Keberanian Romo Magnis secara lugas mengatakan bahwa secara teoritis praktik bansos di pemilu 2024 bagaikan pencuri yang didalangi Mafia. Dan secara lugas, Romo yang sudah berumur 87th ini mengkritik nepotisme Jokowi, dan menyatakan bahwa Pelanggaran Etika Berat akan melahirkan Pelanggaran Etika Berat.
Meskipun pernyataan-pernyataan Romo Magnis ini sudah sering dilontarkan di Podcast, maupun acara-acara TV, tapi kali ini menjadi saksi, dan barang bukti di pengadilan MK yang disaksikan 270 juta penduduk Indonesia, dan dicatat dalam sejarah adalah hal yang lain.

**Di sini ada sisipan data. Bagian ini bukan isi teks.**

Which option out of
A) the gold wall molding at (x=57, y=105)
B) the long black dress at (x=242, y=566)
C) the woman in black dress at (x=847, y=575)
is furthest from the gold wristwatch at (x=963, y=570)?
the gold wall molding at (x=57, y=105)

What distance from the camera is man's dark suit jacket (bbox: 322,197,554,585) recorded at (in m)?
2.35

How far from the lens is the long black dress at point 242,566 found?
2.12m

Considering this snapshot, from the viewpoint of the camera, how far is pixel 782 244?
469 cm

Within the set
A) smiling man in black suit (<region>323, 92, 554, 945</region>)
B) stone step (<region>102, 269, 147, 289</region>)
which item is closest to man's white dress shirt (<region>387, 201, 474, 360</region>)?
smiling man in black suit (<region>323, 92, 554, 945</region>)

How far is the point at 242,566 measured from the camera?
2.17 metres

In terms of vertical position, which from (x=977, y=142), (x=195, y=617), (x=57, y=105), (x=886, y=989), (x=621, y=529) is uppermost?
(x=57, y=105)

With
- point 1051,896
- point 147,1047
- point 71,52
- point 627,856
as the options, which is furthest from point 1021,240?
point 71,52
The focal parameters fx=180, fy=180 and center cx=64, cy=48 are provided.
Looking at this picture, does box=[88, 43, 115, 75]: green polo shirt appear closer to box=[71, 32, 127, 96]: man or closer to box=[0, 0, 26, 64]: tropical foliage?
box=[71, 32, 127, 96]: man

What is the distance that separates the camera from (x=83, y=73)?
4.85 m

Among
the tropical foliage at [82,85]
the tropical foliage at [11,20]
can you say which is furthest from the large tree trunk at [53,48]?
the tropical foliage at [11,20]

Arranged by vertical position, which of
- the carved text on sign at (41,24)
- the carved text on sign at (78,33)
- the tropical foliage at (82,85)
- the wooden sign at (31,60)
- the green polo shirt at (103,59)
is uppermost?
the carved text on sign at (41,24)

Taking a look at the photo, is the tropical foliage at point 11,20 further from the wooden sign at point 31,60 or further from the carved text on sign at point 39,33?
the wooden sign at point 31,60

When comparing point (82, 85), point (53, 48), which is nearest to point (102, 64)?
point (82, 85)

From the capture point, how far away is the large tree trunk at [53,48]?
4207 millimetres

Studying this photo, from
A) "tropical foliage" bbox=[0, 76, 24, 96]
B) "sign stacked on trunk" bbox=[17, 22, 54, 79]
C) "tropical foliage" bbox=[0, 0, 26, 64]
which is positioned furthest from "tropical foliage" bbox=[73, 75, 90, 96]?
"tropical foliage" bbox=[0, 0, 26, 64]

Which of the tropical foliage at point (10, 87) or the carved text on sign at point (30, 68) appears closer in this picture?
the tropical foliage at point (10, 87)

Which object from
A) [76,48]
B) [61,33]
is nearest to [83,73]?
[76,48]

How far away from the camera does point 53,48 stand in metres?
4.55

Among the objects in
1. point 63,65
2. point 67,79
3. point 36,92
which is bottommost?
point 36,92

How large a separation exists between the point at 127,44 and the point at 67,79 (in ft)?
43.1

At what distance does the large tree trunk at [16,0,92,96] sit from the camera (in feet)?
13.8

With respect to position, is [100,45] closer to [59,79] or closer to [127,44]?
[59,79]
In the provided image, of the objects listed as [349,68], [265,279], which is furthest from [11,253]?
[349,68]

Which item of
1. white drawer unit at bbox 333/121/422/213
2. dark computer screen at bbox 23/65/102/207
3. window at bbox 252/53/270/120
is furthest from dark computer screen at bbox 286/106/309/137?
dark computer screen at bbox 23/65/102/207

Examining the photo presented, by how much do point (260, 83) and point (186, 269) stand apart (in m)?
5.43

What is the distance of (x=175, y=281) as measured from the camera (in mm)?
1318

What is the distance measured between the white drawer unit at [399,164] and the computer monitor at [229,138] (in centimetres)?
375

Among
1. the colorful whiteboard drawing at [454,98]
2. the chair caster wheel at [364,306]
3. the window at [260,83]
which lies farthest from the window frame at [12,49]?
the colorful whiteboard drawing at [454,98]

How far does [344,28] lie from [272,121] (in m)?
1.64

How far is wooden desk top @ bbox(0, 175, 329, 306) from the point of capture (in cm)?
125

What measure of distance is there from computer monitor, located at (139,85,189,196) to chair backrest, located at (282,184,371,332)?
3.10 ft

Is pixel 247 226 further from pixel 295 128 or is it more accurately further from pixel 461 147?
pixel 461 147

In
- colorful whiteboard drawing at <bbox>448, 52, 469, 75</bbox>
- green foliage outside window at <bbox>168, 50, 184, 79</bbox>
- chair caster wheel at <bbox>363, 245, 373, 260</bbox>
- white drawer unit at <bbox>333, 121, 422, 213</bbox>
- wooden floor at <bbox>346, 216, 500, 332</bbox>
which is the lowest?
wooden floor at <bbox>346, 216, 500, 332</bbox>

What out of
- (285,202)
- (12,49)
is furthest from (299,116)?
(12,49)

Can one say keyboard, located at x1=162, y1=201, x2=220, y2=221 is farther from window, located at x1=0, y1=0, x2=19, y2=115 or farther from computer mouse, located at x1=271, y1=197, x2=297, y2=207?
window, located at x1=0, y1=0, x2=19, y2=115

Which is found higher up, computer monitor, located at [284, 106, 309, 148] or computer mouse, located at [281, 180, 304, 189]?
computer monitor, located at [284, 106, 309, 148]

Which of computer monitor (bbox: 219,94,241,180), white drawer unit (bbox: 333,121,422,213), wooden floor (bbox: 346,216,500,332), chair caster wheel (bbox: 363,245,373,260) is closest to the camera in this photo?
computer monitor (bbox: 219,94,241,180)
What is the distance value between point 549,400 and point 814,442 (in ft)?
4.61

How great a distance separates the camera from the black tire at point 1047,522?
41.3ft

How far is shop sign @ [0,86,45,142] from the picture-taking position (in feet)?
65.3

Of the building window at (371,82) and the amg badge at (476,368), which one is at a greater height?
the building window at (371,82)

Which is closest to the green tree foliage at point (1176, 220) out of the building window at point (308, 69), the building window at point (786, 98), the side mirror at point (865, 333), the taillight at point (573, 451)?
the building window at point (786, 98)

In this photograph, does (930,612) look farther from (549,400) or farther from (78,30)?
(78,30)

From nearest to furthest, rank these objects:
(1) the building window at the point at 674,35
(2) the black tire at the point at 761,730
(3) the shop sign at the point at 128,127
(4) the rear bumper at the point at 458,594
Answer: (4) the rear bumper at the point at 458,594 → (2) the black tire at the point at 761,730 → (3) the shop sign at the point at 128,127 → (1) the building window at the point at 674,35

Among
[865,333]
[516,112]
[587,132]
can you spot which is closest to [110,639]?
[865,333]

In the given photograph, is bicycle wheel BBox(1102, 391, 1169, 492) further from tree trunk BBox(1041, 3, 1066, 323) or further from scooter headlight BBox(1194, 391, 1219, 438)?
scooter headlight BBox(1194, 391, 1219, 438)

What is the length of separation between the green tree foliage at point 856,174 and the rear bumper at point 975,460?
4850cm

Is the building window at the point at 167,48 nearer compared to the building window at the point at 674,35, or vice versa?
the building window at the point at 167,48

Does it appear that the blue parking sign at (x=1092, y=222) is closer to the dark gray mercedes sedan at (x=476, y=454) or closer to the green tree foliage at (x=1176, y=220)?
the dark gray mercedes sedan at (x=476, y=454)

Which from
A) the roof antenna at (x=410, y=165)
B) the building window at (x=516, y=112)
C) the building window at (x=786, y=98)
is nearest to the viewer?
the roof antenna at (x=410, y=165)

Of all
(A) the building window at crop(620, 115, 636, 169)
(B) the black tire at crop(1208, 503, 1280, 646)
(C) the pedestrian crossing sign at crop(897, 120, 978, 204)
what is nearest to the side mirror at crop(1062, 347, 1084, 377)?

Sebagai “rohaniwan Katolik sekaligus cendikiawan” posisi Romo Magnis memilih pisau bermata dua yang tajam, yaitu bidang rohani dan akademis. Sebab itu tidak heran, Alifurahman dari Seword membuat podcast yang isinya mempertanyakan, dimana “tokoh agama yang lain”? Ini yang membuat saya tersentak juga. Karena sebagai Kristen, yang bisa dibilang “adik Katolik”, terlihat Kristen pun terdiam. Bahkan seakan bisu.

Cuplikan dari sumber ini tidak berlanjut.